## PROBLEM DETAILS
Please print the entries below exactly, from the line with "White Hot Advent PowerPoint Template" through the line with "Подключение для шланга", including both of those lines and leaving out all others.

+++ EXERCISE MATERIAL +++

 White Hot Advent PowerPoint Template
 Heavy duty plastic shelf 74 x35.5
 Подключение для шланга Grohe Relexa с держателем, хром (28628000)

+++
+++ EXERCISE MATERIAL +++

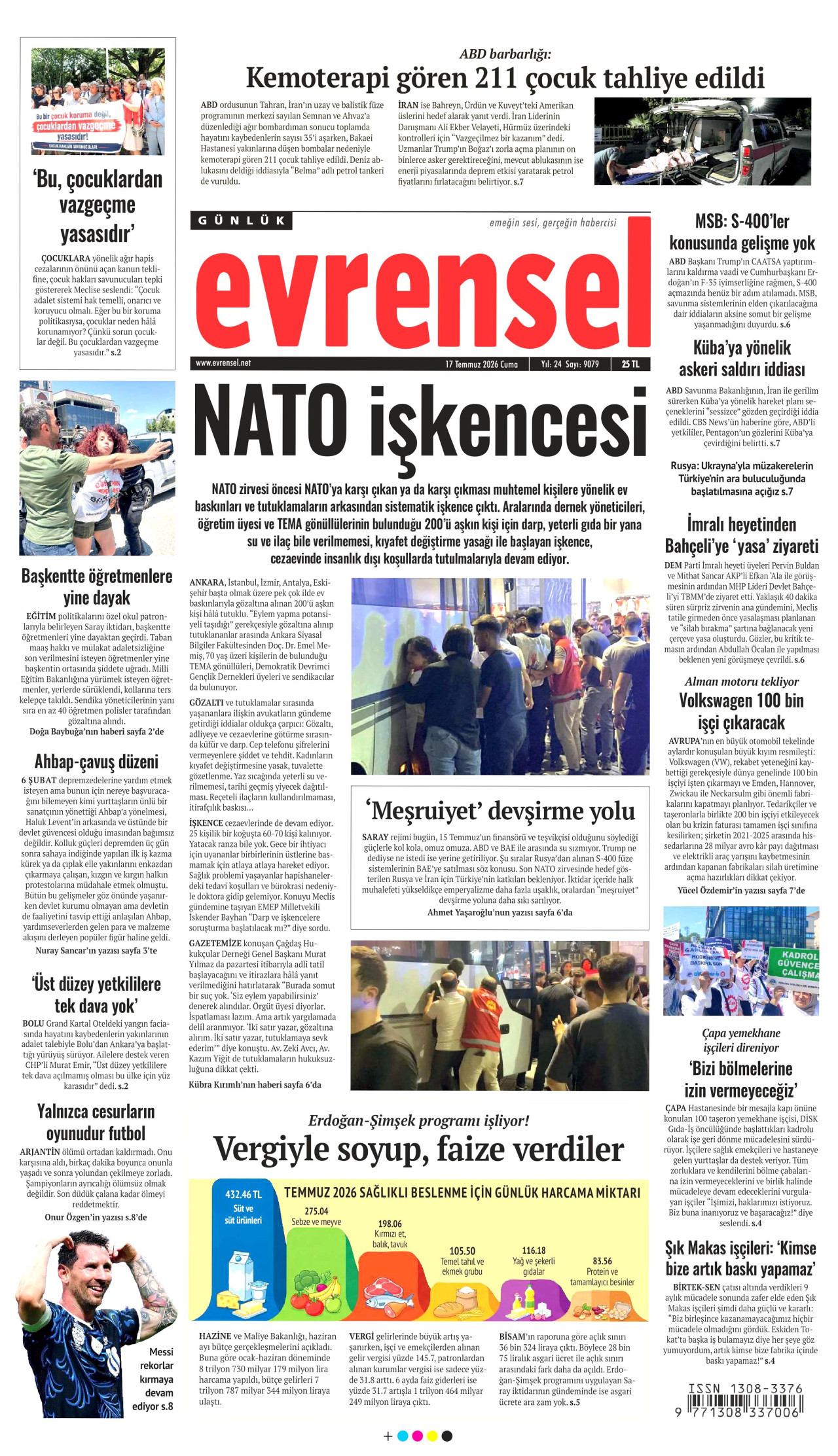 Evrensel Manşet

+++

## COMPLETED TASK
 White Hot Advent PowerPoint Template
 Heavy duty plastic shelf 74 x35.5
 Подключение для шланга Grohe Relexa с держателем, хром (28628000)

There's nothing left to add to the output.